Une eau de toilette vraiment naturelle

Initialement publié en décembre 2001

tonissimaMadame, Mademoiselle,

Souffrez un instant que nous manquions à l’un de nos devoirs, celui de vous faire rêver. Acceptez que nous refusions de flatter votre beauté en nous perdant en un luxe inutile, tout aussi trompeur et pernicieux que les compliments intéressés. Tolérez que nous étalions bien bassement quelques considérations matérielles à vos pieds, non pour implorer votre grâce, mais pour vous proposer de les piétiner. Gratifiez-nous de votre amitié en repoussant l’idée que nous puissions être pingres. Excusez par avance notre trivialité et soyez assurées de notre profond respect.

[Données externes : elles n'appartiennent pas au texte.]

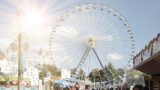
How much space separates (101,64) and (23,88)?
38.7 feet

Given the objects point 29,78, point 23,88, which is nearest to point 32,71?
point 29,78

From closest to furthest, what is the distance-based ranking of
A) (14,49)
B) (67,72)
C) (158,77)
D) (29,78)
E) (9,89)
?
(158,77) < (9,89) < (29,78) < (14,49) < (67,72)

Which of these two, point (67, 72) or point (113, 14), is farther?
point (67, 72)

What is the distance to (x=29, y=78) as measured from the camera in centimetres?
4038

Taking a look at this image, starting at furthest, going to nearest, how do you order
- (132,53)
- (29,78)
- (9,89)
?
(29,78)
(132,53)
(9,89)

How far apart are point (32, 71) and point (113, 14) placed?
61.3 ft

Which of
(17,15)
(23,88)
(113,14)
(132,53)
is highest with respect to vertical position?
(113,14)

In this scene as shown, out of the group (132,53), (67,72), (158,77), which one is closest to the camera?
(158,77)

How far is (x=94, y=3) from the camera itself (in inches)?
1480

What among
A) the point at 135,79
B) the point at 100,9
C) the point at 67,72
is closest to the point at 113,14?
the point at 100,9

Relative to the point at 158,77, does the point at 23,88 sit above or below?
below

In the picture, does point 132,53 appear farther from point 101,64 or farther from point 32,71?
point 32,71

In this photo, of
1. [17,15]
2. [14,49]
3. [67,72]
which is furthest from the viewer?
[67,72]

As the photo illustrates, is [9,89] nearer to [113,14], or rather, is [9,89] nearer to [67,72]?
[113,14]
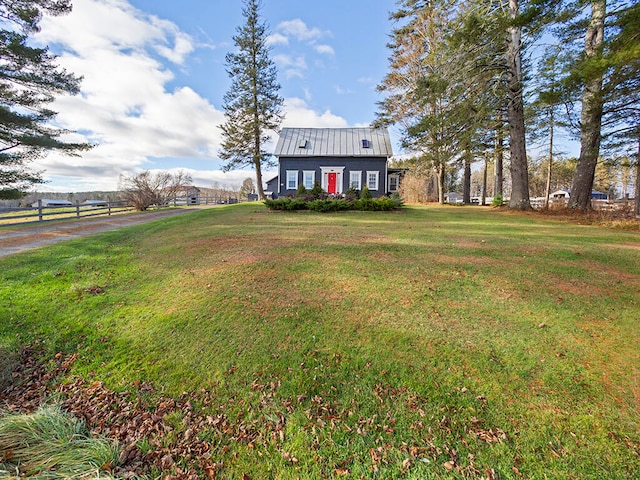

Mais bon, 300 balles la moindre eau de toilette, quand même… Pour quoi ? Un beau flacon design, cinquante balles… Une belle poupée placardée sur des abris bus, cent balles. La part du revendeur ? Ne disons rien, nous faisons le même métier qu’eux… Moquette au sol, allogènes classes, vigile à l’entrée… Et le prix du liquide, objet de tout ce trafic ? Menue monnaie. Loin de nous l’idée de vous apprendre les règles du commerce de luxe, vous les connaissez. Loin de nous l’idée de négliger l’écrin pour un diamant, nous l’apprécions. Les rois mages offraient-ils l’encens et la myrrhe en bouteilles tupperware ? Mais reconnaissez avec nous qu’à ce prix, votre peau mérite au moins le naturel. A tout prix, d’ailleurs. Qu’en est il réellement ?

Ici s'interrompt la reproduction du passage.